More than 600 attend funeral services to honor Dr. Samuel DuBois Cook ’48
By Add Seymour, Jr.
Dr. Samuel DuBois Cook ’48 was remembered recently as an inspirational educator, a champion of connecting racial and ethnic communities, and a devoted friend and family man by hundreds who gathered for his funeral services at Morehouse College’s Martin Luther King, Jr. International Chapel.
The former president of Dillard University died in his Atlanta home on May 29. He was the first tenured African American professor at an institution of higher education in the South.

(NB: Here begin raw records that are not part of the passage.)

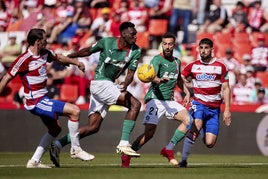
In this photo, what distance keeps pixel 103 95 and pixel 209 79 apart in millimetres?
1961

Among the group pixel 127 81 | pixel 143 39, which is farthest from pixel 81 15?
pixel 127 81

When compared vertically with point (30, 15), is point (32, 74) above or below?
below

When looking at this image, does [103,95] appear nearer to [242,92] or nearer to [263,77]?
[242,92]

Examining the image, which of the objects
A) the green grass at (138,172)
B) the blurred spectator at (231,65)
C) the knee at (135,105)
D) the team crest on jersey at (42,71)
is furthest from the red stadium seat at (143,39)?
the team crest on jersey at (42,71)

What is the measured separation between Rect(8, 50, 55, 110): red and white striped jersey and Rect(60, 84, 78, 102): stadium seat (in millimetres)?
10299

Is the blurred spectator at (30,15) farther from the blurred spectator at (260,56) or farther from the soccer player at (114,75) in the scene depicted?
the soccer player at (114,75)

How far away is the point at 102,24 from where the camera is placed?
1128 inches

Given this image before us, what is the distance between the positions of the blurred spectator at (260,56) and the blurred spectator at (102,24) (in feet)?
14.5

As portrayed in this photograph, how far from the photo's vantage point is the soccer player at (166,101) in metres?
16.8

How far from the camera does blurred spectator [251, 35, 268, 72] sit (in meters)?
27.0

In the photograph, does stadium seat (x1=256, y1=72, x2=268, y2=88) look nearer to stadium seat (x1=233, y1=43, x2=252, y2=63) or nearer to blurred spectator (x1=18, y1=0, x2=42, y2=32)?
stadium seat (x1=233, y1=43, x2=252, y2=63)

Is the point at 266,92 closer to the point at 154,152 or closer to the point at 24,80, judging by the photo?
the point at 154,152

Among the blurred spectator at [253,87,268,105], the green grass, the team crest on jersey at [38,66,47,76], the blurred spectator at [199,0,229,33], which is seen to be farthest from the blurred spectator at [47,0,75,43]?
the team crest on jersey at [38,66,47,76]

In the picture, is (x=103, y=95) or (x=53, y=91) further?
(x=53, y=91)
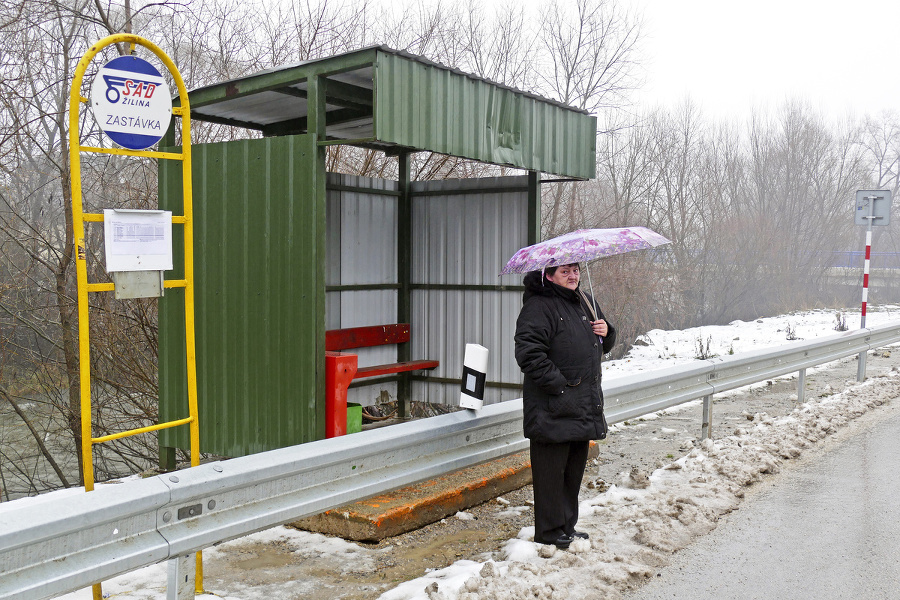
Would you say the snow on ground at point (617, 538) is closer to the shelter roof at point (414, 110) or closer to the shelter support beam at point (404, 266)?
the shelter roof at point (414, 110)

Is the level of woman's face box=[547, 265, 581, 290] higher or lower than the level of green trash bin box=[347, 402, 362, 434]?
higher

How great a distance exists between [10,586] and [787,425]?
6.80m

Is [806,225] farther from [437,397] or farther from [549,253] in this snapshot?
[549,253]

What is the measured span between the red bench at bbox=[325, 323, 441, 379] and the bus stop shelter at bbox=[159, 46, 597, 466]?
0.13 meters

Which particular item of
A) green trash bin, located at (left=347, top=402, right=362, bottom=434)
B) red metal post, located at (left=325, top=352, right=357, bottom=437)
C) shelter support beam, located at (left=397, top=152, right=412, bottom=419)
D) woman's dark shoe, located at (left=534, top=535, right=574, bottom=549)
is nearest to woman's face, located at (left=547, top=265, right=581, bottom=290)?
woman's dark shoe, located at (left=534, top=535, right=574, bottom=549)

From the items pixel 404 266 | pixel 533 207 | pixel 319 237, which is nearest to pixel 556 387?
pixel 319 237

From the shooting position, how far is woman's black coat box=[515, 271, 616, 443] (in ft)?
13.8

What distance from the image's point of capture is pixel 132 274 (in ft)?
11.9

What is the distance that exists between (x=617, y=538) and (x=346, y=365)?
2.12 m

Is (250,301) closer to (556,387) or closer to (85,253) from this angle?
(85,253)

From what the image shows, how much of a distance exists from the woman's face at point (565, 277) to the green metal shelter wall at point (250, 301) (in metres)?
1.68

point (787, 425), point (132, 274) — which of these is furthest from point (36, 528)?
point (787, 425)

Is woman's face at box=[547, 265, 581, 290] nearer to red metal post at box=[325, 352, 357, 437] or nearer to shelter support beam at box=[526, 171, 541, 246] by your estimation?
red metal post at box=[325, 352, 357, 437]

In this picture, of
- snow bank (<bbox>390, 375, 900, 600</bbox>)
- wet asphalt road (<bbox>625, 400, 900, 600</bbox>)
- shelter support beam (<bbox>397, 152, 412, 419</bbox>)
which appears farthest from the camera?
shelter support beam (<bbox>397, 152, 412, 419</bbox>)
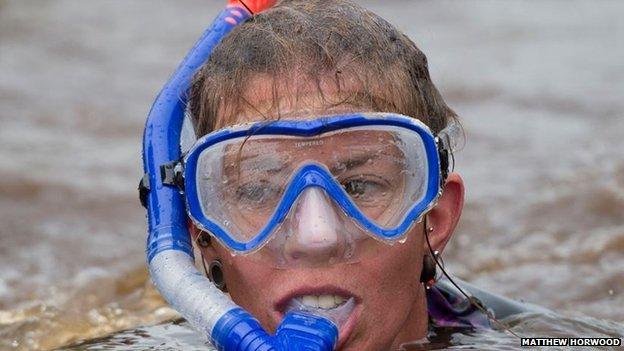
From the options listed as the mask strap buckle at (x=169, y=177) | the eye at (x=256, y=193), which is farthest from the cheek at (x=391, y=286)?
the mask strap buckle at (x=169, y=177)

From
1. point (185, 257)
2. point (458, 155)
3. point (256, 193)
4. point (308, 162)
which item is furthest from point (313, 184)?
point (458, 155)

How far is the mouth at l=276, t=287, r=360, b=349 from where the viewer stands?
2.94 meters

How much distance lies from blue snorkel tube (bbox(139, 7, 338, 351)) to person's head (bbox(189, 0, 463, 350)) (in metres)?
0.07

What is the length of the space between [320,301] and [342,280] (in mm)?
69

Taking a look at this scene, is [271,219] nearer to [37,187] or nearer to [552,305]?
[552,305]

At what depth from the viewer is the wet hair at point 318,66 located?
3.12 m

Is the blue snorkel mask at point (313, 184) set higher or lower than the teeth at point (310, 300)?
higher

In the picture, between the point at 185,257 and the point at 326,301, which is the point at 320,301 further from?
the point at 185,257

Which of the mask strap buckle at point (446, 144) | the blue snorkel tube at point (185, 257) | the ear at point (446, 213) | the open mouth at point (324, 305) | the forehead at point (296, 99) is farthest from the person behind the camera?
the ear at point (446, 213)

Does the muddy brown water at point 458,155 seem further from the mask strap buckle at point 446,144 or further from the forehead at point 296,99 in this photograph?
the forehead at point 296,99

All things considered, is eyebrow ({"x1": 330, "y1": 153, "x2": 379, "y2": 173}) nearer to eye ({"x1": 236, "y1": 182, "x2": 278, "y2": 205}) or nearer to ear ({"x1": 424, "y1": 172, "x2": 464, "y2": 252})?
eye ({"x1": 236, "y1": 182, "x2": 278, "y2": 205})

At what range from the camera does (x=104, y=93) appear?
→ 829cm

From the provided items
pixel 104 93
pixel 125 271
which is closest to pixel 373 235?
pixel 125 271

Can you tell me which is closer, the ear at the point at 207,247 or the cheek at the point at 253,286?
the cheek at the point at 253,286
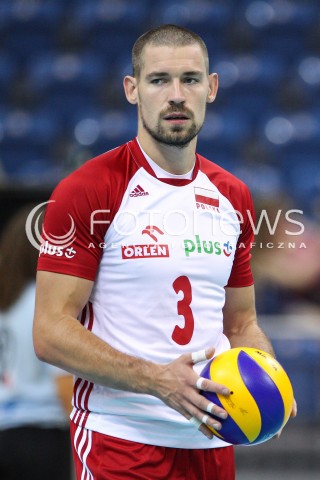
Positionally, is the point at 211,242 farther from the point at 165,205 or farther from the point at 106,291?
the point at 106,291

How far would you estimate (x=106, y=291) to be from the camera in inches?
134

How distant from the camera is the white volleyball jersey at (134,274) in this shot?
10.8 ft

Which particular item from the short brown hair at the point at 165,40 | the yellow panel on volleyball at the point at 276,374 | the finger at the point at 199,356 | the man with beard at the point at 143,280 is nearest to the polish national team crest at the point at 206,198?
the man with beard at the point at 143,280

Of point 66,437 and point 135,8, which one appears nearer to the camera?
point 66,437

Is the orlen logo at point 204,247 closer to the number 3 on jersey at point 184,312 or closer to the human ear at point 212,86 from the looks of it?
the number 3 on jersey at point 184,312

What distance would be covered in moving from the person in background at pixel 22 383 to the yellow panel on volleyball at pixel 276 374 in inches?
58.3

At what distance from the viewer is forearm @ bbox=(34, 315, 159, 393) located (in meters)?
3.10

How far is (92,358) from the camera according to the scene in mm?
3148

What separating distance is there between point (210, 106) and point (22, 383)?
696 centimetres

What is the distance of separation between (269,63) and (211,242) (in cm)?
794

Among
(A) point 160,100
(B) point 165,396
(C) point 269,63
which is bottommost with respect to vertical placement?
(B) point 165,396

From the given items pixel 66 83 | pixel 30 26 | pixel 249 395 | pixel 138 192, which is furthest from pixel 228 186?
pixel 30 26

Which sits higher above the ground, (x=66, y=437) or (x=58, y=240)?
(x=58, y=240)

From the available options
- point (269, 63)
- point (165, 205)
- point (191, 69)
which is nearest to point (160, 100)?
point (191, 69)
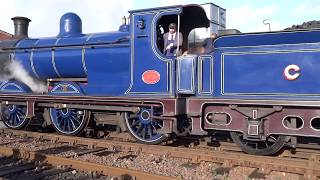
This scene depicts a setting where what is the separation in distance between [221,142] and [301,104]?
2.41 meters

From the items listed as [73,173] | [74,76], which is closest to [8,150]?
[73,173]

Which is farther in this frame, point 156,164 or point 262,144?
point 262,144

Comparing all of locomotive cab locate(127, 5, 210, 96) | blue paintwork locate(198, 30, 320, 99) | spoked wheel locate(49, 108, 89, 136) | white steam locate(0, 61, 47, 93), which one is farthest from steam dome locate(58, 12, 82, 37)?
blue paintwork locate(198, 30, 320, 99)

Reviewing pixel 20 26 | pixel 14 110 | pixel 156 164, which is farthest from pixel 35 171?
pixel 20 26

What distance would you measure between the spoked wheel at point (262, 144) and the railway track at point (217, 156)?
0.20 metres

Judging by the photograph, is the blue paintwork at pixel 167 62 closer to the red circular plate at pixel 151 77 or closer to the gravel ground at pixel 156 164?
the red circular plate at pixel 151 77

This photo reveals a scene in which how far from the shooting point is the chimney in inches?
486

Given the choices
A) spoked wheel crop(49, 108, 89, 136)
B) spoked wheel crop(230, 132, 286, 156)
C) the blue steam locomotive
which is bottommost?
spoked wheel crop(230, 132, 286, 156)

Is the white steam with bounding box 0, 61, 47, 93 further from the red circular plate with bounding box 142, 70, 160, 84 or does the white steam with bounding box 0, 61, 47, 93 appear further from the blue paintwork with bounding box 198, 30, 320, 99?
the blue paintwork with bounding box 198, 30, 320, 99

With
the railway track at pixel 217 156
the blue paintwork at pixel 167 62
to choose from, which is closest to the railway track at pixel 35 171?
the railway track at pixel 217 156

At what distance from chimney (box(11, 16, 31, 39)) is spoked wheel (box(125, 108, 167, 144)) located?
4961mm

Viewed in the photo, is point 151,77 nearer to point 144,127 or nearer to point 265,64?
point 144,127

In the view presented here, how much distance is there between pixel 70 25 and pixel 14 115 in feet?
9.47

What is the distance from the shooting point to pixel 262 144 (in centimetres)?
832
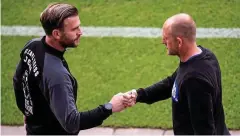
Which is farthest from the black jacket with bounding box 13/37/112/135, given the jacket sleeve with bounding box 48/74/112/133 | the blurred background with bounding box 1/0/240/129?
the blurred background with bounding box 1/0/240/129

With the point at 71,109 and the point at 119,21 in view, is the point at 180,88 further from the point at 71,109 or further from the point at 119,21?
the point at 119,21

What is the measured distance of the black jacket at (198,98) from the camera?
11.1ft

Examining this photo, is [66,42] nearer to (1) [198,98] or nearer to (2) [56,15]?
(2) [56,15]

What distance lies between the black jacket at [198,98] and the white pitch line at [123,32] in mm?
4101

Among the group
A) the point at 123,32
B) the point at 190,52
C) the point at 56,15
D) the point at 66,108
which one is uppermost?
the point at 56,15

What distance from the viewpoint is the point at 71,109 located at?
346cm

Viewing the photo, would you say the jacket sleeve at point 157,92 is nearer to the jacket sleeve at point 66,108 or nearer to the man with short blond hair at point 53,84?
the man with short blond hair at point 53,84

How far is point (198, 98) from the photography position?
337 centimetres

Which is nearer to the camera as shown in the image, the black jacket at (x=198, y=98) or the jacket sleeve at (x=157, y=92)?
the black jacket at (x=198, y=98)

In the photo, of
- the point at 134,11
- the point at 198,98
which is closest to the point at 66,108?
the point at 198,98

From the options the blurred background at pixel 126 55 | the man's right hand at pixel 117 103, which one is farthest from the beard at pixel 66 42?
the blurred background at pixel 126 55

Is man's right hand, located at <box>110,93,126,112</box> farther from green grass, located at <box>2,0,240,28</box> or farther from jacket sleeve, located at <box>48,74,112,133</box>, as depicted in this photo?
green grass, located at <box>2,0,240,28</box>

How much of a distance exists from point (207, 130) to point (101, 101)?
3367 millimetres

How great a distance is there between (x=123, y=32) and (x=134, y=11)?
0.59m
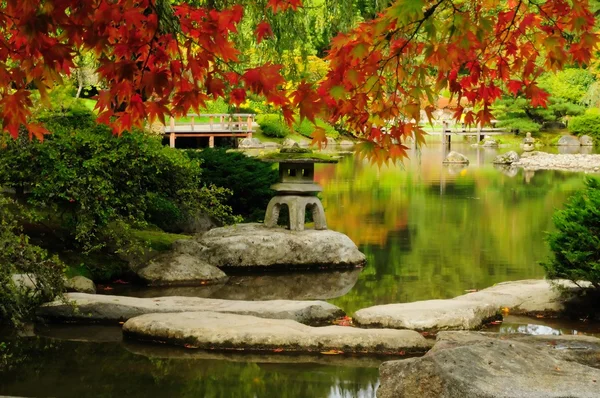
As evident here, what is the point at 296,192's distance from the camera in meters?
12.0

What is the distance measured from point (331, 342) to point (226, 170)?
6.97 metres

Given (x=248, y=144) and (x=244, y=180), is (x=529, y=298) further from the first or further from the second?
(x=248, y=144)

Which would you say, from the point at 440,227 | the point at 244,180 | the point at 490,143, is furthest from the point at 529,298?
the point at 490,143

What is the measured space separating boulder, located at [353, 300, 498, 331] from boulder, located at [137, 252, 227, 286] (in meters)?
2.89

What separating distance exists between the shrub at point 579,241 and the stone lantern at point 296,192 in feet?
13.2

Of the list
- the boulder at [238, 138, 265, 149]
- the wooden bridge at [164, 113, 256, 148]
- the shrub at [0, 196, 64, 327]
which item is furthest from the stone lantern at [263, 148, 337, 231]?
the boulder at [238, 138, 265, 149]

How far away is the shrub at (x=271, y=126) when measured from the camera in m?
37.6

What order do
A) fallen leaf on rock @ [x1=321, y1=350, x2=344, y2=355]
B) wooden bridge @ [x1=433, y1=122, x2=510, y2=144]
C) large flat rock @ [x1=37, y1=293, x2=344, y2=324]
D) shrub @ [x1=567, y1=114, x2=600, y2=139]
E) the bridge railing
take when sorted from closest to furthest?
1. fallen leaf on rock @ [x1=321, y1=350, x2=344, y2=355]
2. large flat rock @ [x1=37, y1=293, x2=344, y2=324]
3. the bridge railing
4. shrub @ [x1=567, y1=114, x2=600, y2=139]
5. wooden bridge @ [x1=433, y1=122, x2=510, y2=144]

Dr. Cook left an indelible imprint on the individual lives that he touched as an educator and political scientist. More than 600 guests attended his funeral services on June 6 at the Martin Luther King, Jr. Chapel. Dr. Cook was buried at Southview Cemetery of Atlanta.
A Korean War veteran and native of Griffin, Ga., Dr. Cook taught at Southern University, Atlanta University, the University of Illinois, University of California, Los Angeles (UCLA), and Duke University before spending 22 and a half years as president of Dillard University and later appointed as President Emeritus by the Dillard University Board of Trustees.
In 1980, President Jimmy Carter appointed Dr. Cook to the National Council on the Humanities. Sixteen years later, in 1996, President Bill Clinton appointed Dr. Cook to the United States Holocaust Memorial Council.
Duke University named the Samuel DuBois Cook Center for the Study of Race, Ethnicity, and Gender, and the Samuel DuBois Cook Society in his honor. The Ohio State University’s Samuel DuBois Cook Summer Academy was also named after Dr. Cook in recognition of his leadership and service.
Dr. Robert M. Franklin, Jr. ’75, the 10th president of Morehouse College, said Dr. Cook’s life was a journey into becoming a moral aristocrat.
“Sam was a public intellectual and a bridge builder,” Dr. Franklin said at the service last week. “He played a major role in fostering positive Black-Jewish relations. He was fearless in confronting human conceit. He knew, as GK Chester-ton said, ‘The Christian life hasn’t been tried and found unwanting. It has been difficult and left untried.’”
Dr. Franklin’s message was one of 18 emotional tributes from friends and colleagues of Dr. Cook. Other tributes were made by former Ambassador Andrew J. Young; Morehouse Board of Trustees member Billye Suber Aaron; the Rev Calvin Otis Butts III ’71; and the Rev. Joseph Lowery.
Martin Luther King, Jr.’s sister, Christine King-Farris, also spoke about her days in college with her brother “M.L.” and Dr. Cook.
“I count it an honor to give a final tribute to my dear friend and college classmate,” said King-Farris, a 1948 Spelman College graduate. “Dr. Samuel DuBois Cook was quite a giant in stature, in intellect, in leadership, and in his love for family and friends. We all graduated together as proud members of the Class of 1948.
“We remained connected to Sam through the years, and he stuck by M.L.,” she said. “I will miss my friend and classmate.”